I've been thinking about Lent.
Several friends and I got into a discussion recently about what vice we would give up this year. One said all sugar, even juice. One said desserts. One said he gave up blogging once. I said, "I've never done Lent. I spend weeks trying to figure out what I'd like to give up and can't commit to any one thing, so I always end up just not doing it."
Coffee? Don't want the headache.
Dessert? But it's soooo good.
Facebook? That's how I stay connected.
How lame. There is an excuse for everything. Either that, or everything seems too small to claim as a sacrifice for the sake of knowing God in a richer way. Also, when it comes right down to it, I just don't get Lent. I didn't grow up Catholic or Lutheran, so the practice has always seemed...mysterious.

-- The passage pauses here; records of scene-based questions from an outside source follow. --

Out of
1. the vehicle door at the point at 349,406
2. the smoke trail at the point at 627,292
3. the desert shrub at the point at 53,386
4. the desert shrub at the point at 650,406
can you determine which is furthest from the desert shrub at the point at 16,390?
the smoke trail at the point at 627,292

Yet, it draws me every year.
And so, I turn to someone much, much wiser than I for answers. Andrew Murray was a South African preacher, writer and man of prayer. I found his book, "With Christ in the School of Prayer," on my folks' book shelf. In the book, I think I've found a reason for Lent.
In a chapter about prayer and fasting, which is what I think Lent essentially is, Murray writes:

"It is in the dying to self which much prayer implies, in closer union to Jesus, that the spirit of faith will come in power. Faith needs prayer for its full growth. And prayer needs fasting for its full growth. ... Prayer is the one hand with which we grasp the invisible; fasting, the other, with which we let loose and cast away the visible. ... We are creatures of the senses: our mind is helped by what comes to us embodied in concrete form; fasting helps to express, to deepen, and to confirm the resolution that we are ready to sacrifice anything, to sacrifice ourselves, to attain what we seek for the kingdom of God."

I want that. If I look at Lent as a time to "cast away the visible" that I may "grasp the invisible," I think I can do it. I want to express and deepen my resolution to sacrifice anything -- even myself -- to seek God's glory.
Still the question remains: what do I give up in order to give God my all?
I'll have to get back to you on that.